- **EXERCISE DIRECTIONS**
The records should be restated exactly from their first line through the line with "Vietnam;Lao, site loc_0262, 2018-12-19" in it.

(PROVIDED RECORDS Opens)

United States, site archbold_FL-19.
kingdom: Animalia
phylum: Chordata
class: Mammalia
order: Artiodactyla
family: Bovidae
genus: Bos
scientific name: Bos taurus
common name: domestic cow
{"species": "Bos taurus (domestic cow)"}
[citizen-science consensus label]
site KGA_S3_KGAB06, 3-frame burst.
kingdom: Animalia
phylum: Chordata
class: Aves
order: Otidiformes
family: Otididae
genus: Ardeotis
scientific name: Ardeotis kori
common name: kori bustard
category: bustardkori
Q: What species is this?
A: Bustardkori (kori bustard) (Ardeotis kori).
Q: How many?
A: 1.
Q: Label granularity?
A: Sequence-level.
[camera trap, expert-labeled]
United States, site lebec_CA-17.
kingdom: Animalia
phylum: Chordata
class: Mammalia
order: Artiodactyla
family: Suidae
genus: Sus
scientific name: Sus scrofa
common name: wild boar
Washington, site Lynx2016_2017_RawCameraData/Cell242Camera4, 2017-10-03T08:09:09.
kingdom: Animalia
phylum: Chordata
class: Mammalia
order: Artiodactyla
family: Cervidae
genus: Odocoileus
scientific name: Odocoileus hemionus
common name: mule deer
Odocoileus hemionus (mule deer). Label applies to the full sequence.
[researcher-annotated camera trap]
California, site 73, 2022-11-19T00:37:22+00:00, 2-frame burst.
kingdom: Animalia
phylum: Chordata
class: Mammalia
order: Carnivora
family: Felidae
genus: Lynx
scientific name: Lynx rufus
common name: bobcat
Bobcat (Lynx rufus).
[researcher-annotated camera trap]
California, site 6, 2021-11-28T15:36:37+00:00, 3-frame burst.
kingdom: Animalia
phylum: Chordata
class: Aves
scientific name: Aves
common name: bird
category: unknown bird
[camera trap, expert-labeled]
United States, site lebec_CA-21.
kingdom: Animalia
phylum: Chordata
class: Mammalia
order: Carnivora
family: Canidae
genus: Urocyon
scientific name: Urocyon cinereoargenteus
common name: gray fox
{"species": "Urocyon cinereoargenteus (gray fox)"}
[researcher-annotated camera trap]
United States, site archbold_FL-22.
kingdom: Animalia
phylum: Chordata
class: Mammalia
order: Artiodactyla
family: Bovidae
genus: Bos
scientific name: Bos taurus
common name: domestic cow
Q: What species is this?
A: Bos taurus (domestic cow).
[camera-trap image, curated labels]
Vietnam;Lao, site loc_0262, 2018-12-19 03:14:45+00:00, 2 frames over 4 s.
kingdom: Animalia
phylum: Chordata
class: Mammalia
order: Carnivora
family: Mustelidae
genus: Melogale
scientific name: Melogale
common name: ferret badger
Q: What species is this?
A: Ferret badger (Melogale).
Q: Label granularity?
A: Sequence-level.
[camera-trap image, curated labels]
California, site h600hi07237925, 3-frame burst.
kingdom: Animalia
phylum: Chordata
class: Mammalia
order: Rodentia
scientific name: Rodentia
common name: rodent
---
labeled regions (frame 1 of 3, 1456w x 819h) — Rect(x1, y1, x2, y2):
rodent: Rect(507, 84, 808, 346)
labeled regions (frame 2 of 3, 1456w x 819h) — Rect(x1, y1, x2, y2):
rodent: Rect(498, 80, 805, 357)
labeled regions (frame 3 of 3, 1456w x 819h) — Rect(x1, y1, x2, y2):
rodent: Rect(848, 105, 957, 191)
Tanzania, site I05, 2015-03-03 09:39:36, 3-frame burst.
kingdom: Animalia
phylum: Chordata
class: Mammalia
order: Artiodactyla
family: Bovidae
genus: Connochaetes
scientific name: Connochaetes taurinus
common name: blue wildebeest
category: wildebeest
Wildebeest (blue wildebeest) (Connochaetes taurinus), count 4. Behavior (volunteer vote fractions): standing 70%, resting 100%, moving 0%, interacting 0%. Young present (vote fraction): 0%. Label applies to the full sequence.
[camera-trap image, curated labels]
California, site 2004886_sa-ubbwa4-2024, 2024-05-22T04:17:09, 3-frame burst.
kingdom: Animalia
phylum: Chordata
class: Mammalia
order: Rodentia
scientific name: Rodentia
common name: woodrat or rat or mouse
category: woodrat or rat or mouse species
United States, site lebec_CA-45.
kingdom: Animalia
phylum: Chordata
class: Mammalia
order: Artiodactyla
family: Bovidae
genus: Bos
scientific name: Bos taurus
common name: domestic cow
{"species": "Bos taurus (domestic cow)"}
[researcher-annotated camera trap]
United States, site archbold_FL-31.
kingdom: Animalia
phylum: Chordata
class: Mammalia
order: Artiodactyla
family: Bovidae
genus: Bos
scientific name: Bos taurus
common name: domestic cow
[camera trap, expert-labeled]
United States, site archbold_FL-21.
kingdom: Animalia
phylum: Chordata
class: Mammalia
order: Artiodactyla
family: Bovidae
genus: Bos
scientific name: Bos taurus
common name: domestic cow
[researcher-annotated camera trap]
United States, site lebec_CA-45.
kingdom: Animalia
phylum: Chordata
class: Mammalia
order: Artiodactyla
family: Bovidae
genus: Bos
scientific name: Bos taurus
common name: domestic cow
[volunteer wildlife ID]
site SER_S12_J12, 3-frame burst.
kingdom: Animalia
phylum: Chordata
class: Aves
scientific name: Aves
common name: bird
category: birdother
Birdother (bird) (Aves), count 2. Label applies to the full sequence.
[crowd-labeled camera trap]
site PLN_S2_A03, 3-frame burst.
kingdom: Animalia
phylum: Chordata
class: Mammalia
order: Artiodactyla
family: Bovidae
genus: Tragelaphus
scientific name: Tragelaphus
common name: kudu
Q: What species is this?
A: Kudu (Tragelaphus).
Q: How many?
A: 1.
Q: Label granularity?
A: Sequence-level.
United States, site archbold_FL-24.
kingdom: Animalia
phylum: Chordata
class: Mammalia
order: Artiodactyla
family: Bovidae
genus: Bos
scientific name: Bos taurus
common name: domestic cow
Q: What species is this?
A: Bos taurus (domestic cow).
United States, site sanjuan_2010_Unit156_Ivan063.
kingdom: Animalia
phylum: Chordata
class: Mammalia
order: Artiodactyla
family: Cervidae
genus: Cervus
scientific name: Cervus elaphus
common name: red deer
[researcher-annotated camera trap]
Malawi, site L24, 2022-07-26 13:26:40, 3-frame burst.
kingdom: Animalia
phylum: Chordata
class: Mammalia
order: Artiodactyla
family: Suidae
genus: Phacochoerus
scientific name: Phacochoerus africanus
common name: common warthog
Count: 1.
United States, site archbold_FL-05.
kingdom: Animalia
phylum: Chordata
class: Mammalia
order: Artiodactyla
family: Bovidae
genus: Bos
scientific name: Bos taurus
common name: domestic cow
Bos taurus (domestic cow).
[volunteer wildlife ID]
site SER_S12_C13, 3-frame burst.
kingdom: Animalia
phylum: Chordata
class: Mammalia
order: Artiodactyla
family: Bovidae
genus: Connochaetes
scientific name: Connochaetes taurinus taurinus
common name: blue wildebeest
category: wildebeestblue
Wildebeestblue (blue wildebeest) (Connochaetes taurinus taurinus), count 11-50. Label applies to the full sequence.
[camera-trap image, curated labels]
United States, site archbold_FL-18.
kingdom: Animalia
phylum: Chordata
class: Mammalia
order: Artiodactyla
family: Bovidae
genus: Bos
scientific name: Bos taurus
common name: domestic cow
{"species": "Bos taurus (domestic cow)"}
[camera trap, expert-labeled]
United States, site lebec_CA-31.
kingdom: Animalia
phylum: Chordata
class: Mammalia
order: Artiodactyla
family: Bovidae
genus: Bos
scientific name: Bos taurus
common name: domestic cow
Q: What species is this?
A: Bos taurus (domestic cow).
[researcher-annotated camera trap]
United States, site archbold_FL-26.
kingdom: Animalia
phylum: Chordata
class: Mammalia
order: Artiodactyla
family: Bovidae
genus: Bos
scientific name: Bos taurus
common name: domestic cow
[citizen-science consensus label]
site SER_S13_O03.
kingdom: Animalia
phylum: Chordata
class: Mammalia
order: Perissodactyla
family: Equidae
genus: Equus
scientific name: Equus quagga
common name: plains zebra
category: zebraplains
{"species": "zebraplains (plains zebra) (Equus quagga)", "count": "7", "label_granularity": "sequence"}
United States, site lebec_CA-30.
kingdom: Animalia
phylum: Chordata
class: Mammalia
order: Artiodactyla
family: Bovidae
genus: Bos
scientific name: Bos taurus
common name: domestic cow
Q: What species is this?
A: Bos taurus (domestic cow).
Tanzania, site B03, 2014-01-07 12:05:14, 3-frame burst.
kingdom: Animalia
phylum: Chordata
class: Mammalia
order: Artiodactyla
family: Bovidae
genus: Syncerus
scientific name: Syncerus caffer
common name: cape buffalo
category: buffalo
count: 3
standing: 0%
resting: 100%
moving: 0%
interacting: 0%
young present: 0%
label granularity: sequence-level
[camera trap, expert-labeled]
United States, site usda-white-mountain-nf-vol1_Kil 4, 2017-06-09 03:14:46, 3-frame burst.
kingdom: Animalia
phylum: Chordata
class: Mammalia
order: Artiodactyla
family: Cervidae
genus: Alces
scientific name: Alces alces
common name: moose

(PROVIDED RECORDS Closes)

- **EXERCISE SOLUTION**
United States, site archbold_FL-19.
kingdom: Animalia
phylum: Chordata
class: Mammalia
order: Artiodactyla
family: Bovidae
genus: Bos
scientific name: Bos taurus
common name: domestic cow
{"species": "Bos taurus (domestic cow)"}
[citizen-science consensus label]
site KGA_S3_KGAB06, 3-frame burst.
kingdom: Animalia
phylum: Chordata
class: Aves
order: Otidiformes
family: Otididae
genus: Ardeotis
scientific name: Ardeotis kori
common name: kori bustard
category: bustardkori
Q: What species is this?
A: Bustardkori (kori bustard) (Ardeotis kori).
Q: How many?
A: 1.
Q: Label granularity?
A: Sequence-level.
[camera trap, expert-labeled]
United States, site lebec_CA-17.
kingdom: Animalia
phylum: Chordata
class: Mammalia
order: Artiodactyla
family: Suidae
genus: Sus
scientific name: Sus scrofa
common name: wild boar
Washington, site Lynx2016_2017_RawCameraData/Cell242Camera4, 2017-10-03T08:09:09.
kingdom: Animalia
phylum: Chordata
class: Mammalia
order: Artiodactyla
family: Cervidae
genus: Odocoileus
scientific name: Odocoileus hemionus
common name: mule deer
Odocoileus hemionus (mule deer). Label applies to the full sequence.
[researcher-annotated camera trap]
California, site 73, 2022-11-19T00:37:22+00:00, 2-frame burst.
kingdom: Animalia
phylum: Chordata
class: Mammalia
order: Carnivora
family: Felidae
genus: Lynx
scientific name: Lynx rufus
common name: bobcat
Bobcat (Lynx rufus).
[researcher-annotated camera trap]
California, site 6, 2021-11-28T15:36:37+00:00, 3-frame burst.
kingdom: Animalia
phylum: Chordata
class: Aves
scientific name: Aves
common name: bird
category: unknown bird
[camera trap, expert-labeled]
United States, site lebec_CA-21.
kingdom: Animalia
phylum: Chordata
class: Mammalia
order: Carnivora
family: Canidae
genus: Urocyon
scientific name: Urocyon cinereoargenteus
common name: gray fox
{"species": "Urocyon cinereoargenteus (gray fox)"}
[researcher-annotated camera trap]
United States, site archbold_FL-22.
kingdom: Animalia
phylum: Chordata
class: Mammalia
order: Artiodactyla
family: Bovidae
genus: Bos
scientific name: Bos taurus
common name: domestic cow
Q: What species is this?
A: Bos taurus (domestic cow).
[camera-trap image, curated labels]
Vietnam;Lao, site loc_0262, 2018-12-19 03:14:45+00:00, 2 frames over 4 s.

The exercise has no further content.